[EXERCISE INPUT Boundary: Start]

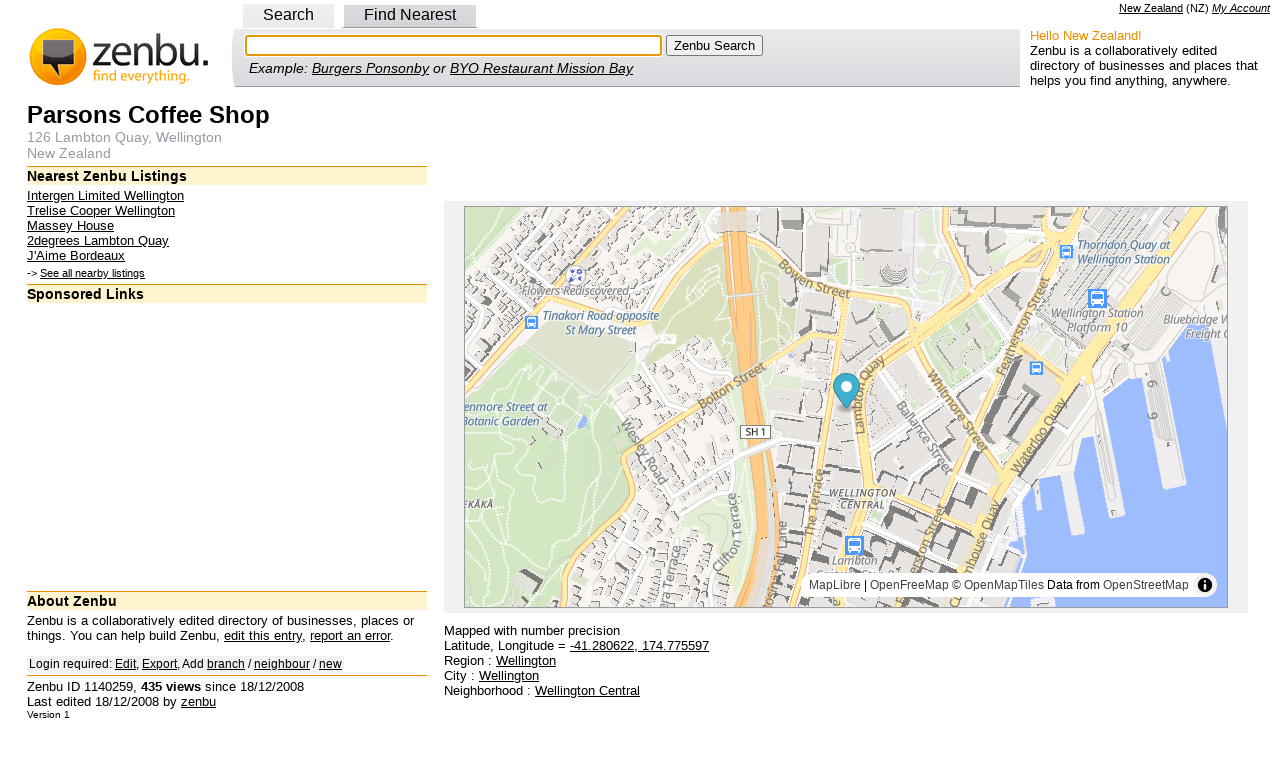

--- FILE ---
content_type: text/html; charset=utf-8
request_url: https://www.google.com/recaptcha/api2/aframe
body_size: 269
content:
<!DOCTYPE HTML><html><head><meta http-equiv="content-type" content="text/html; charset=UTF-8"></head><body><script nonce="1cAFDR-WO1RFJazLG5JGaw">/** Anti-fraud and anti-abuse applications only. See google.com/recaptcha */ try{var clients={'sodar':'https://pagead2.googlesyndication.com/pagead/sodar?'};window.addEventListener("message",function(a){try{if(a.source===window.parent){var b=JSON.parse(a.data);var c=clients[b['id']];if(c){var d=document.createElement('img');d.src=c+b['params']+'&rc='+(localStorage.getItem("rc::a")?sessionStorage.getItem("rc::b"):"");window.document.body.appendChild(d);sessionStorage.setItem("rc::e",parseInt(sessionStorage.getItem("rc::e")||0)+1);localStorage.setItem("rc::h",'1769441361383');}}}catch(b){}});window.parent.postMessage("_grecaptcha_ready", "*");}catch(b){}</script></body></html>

[EXERCISE INPUT Boundary: End]
[EXERCISE INPUT Boundary: Start]

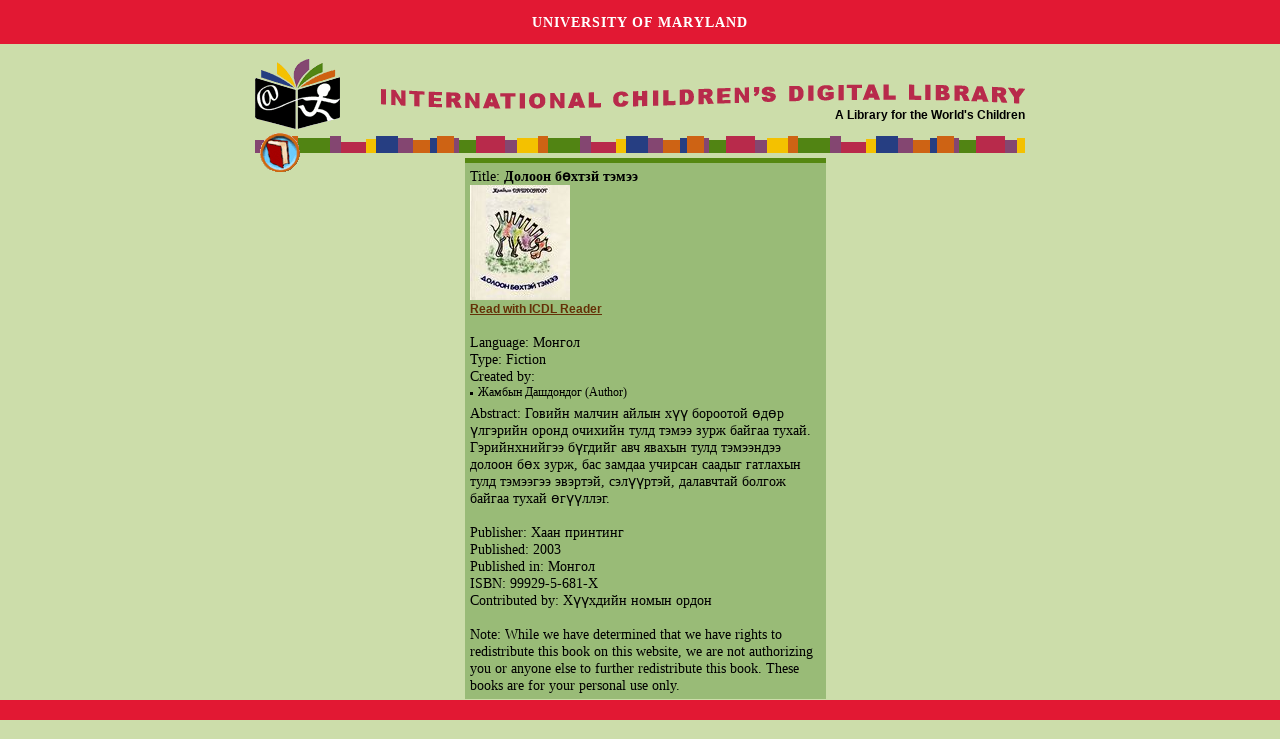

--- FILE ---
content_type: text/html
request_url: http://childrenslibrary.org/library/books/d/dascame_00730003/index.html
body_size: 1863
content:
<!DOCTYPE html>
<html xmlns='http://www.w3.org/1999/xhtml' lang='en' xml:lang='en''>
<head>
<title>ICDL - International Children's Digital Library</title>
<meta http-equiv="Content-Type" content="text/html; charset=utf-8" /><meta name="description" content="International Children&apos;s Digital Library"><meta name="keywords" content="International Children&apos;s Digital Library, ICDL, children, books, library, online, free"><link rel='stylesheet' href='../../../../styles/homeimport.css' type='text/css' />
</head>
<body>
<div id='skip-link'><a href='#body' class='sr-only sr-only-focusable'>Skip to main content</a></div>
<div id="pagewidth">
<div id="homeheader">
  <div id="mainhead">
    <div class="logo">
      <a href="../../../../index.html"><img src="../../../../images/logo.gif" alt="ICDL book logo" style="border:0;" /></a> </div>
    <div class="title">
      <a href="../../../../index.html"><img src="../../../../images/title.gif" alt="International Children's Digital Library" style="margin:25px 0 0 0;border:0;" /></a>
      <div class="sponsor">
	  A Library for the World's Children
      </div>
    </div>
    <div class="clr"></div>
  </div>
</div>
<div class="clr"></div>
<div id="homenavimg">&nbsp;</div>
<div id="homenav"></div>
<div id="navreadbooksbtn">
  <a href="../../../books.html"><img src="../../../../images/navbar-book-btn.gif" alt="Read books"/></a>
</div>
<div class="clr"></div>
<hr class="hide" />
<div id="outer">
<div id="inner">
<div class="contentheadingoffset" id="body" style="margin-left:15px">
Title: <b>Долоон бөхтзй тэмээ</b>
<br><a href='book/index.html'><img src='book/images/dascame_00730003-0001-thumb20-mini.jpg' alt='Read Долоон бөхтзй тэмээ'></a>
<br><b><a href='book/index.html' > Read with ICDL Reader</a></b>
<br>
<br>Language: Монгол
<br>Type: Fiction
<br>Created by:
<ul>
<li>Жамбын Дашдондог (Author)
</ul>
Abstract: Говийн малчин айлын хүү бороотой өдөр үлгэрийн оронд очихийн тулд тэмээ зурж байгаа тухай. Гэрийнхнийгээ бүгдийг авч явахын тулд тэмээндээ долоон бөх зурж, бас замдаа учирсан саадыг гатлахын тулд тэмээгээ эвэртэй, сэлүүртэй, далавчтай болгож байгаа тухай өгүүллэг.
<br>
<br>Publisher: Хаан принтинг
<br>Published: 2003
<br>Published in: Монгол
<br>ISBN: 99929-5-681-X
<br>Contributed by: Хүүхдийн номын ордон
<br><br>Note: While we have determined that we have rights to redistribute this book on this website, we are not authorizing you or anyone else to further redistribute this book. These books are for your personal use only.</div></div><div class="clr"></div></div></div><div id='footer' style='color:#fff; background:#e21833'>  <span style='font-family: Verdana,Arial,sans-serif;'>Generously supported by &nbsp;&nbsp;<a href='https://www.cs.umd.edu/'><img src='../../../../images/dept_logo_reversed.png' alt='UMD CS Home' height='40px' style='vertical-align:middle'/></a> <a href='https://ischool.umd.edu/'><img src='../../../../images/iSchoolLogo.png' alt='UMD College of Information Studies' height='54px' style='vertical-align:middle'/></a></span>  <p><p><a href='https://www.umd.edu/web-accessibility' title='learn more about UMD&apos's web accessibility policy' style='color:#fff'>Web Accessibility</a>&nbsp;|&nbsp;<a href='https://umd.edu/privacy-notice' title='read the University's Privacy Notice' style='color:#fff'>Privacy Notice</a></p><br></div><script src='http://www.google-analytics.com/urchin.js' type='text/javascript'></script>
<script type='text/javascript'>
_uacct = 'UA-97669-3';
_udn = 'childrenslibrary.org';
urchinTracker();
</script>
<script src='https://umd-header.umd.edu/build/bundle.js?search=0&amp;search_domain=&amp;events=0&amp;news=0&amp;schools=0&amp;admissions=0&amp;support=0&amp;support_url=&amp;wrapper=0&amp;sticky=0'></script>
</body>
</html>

[EXERCISE INPUT Boundary: End]

--- WORK TO COMPLETE ---
From the entries above, give again exactly the lines running from the line with "content_type: text/html; charset=utf-8" to the line with "Anti-fraud and anti-abuse"; include both of those lines.

--- THE COMPLETED TASK ---
content_type: text/html; charset=utf-8
request_url: https://www.google.com/recaptcha/api2/aframe
body_size: 269
content:
<!DOCTYPE HTML><html><head><meta http-equiv="content-type" content="text/html; charset=UTF-8"></head><body><script nonce="1cAFDR-WO1RFJazLG5JGaw">/** Anti-fraud and anti-abuse applications only. See google.com/recaptcha */ try{var clients={'sodar':'https://pagead2.googlesyndication.com/pagead/sodar?'};window.addEventListener("message",function(a){try{if(a.source===window.parent){var b=JSON.parse(a.data);var c=clients[b['id']];if(c){var d=document.createElement('img');d.src=c+b['params']+'&rc='+(localStorage.getItem("rc::a")?sessionStorage.getItem("rc::b"):"");window.document.body.appendChild(d);sessionStorage.setItem("rc::e",parseInt(sessionStorage.getItem("rc::e")||0)+1);localStorage.setItem("rc::h",'1769441361383');}}}catch(b){}});window.parent.postMessage("_grecaptcha_ready", "*");}catch(b){}</script></body></html>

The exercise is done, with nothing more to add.